TASK REQUIREMENTS
Recast the listing as a Markdown table with the columns Index and Entry, giving each line its own numbered row and omitting blank lines. Start at the beginning of the listing, stop after the line that contains "Answer: 44.5 m", and leave the pictures out of the table.

* Start DATASET CONTENT *

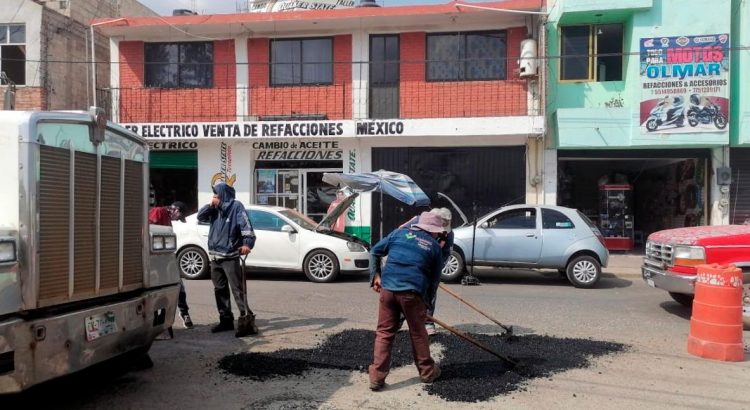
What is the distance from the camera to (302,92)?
54.9ft

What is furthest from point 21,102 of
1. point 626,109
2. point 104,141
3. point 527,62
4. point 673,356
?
point 673,356

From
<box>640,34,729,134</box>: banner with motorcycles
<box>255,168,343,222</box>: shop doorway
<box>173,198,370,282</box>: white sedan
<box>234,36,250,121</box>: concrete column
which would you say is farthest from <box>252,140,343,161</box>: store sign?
<box>640,34,729,134</box>: banner with motorcycles

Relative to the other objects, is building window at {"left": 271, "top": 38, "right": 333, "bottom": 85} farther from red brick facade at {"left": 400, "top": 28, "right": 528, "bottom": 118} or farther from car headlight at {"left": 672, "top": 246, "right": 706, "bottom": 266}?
car headlight at {"left": 672, "top": 246, "right": 706, "bottom": 266}

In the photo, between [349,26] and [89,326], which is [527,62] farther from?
[89,326]

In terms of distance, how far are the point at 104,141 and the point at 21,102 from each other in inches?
618

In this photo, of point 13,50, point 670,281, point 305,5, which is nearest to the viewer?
point 670,281

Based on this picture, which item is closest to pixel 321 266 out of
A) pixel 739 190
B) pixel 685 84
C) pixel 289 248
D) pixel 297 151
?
pixel 289 248

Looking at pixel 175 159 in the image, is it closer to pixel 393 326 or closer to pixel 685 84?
pixel 685 84

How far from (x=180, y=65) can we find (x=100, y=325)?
1483 cm

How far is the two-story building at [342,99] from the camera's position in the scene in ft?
51.5

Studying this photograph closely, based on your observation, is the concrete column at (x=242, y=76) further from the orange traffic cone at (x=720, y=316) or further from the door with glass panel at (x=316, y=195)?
the orange traffic cone at (x=720, y=316)

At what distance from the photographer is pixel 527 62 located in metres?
15.1

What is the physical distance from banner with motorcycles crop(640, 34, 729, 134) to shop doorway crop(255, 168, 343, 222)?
8.63 meters

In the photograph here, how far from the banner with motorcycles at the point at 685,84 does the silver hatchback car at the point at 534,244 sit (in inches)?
194
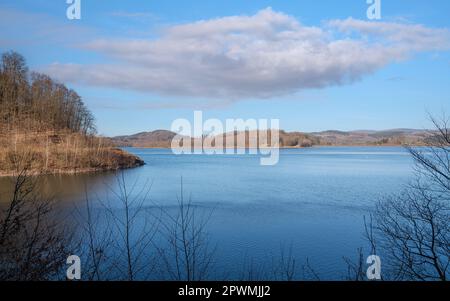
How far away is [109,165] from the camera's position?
Answer: 44.5 m

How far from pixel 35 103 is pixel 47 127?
4.34 m

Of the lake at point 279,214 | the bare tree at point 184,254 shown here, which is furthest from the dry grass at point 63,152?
the bare tree at point 184,254

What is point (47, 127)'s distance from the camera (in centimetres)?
5084

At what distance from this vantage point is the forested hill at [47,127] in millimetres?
39125

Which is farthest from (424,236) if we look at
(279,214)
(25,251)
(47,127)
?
(47,127)

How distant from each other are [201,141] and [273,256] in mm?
73612

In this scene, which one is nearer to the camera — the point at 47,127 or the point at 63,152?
the point at 63,152

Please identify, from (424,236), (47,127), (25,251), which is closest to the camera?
(25,251)

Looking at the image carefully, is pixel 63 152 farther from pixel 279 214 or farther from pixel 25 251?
pixel 25 251

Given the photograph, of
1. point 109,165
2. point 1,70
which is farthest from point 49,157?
point 1,70

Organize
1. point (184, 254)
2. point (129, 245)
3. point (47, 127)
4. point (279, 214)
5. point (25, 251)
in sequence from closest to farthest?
point (25, 251)
point (184, 254)
point (129, 245)
point (279, 214)
point (47, 127)

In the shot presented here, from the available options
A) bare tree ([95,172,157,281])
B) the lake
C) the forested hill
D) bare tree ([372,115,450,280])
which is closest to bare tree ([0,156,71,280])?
bare tree ([95,172,157,281])

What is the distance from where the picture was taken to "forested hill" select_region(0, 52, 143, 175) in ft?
128

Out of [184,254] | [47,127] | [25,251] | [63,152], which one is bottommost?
[184,254]
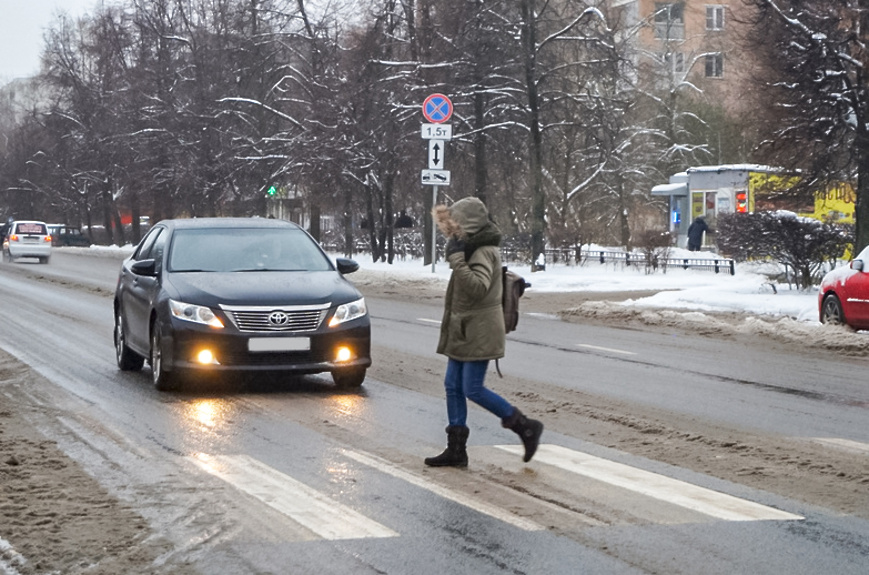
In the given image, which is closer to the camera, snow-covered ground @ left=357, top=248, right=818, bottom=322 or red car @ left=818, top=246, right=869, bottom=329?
red car @ left=818, top=246, right=869, bottom=329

* End DATASET CONTENT *

RESPONSE TO THIS TASK
| Index | Entry |
|---|---|
| 1 | What is the distance from the camera to (302,92)? |
| 2 | 54.9ft |
| 3 | What is furthest from point 21,102 of |
| 4 | 1. point 626,109 |
| 5 | 2. point 104,141 |
| 6 | 3. point 527,62 |
| 7 | 4. point 673,356 |
| 8 | ? |
| 9 | point 673,356 |
| 10 | From |
| 11 | <box>640,34,729,134</box>: banner with motorcycles |
| 12 | <box>255,168,343,222</box>: shop doorway |
| 13 | <box>173,198,370,282</box>: white sedan |
| 14 | <box>234,36,250,121</box>: concrete column |
| 15 | which would you say is farthest from <box>252,140,343,161</box>: store sign? |
| 16 | <box>640,34,729,134</box>: banner with motorcycles |
| 17 | Relative to the other objects, is building window at {"left": 271, "top": 38, "right": 333, "bottom": 85} farther from red brick facade at {"left": 400, "top": 28, "right": 528, "bottom": 118} or farther from car headlight at {"left": 672, "top": 246, "right": 706, "bottom": 266}? |
| 18 | car headlight at {"left": 672, "top": 246, "right": 706, "bottom": 266} |
| 19 | In the photo, between [349,26] and [89,326], which is [527,62] farther from? |
| 20 | [89,326] |
| 21 | In terms of distance, how far are the point at 104,141 and the point at 21,102 from each other in inches? |
| 22 | 618 |
| 23 | In this photo, of point 13,50, point 670,281, point 305,5, which is nearest to the viewer? |
| 24 | point 670,281 |
| 25 | Based on this picture, which item is closest to pixel 321 266 out of |
| 26 | A) pixel 739 190 |
| 27 | B) pixel 685 84 |
| 28 | C) pixel 289 248 |
| 29 | D) pixel 297 151 |
| 30 | ? |
| 31 | pixel 289 248 |
| 32 | Looking at pixel 175 159 in the image, is it closer to pixel 393 326 or closer to pixel 685 84? |
| 33 | pixel 685 84 |
| 34 | How far from (x=180, y=65) can we find (x=100, y=325)? |
| 35 | 1483 cm |
| 36 | How far is the two-story building at [342,99] from the camera's position in the scene in ft? |
| 37 | 51.5 |
| 38 | Studying this photograph closely, based on your observation, is the concrete column at (x=242, y=76) further from the orange traffic cone at (x=720, y=316) or further from the door with glass panel at (x=316, y=195)? |
| 39 | the orange traffic cone at (x=720, y=316) |
| 40 | At what distance from the photographer is pixel 527 62 located in metres? |
| 41 | 15.1 |
| 42 | What is the physical distance from banner with motorcycles crop(640, 34, 729, 134) to shop doorway crop(255, 168, 343, 222)? |
| 43 | 8.63 meters |
| 44 | In the photograph here, how far from the banner with motorcycles at the point at 685,84 does the silver hatchback car at the point at 534,244 sit (in inches)? |
| 45 | 194 |
| 46 | How far away is [109,165] from the camera's position? |
| 47 | Answer: 44.5 m |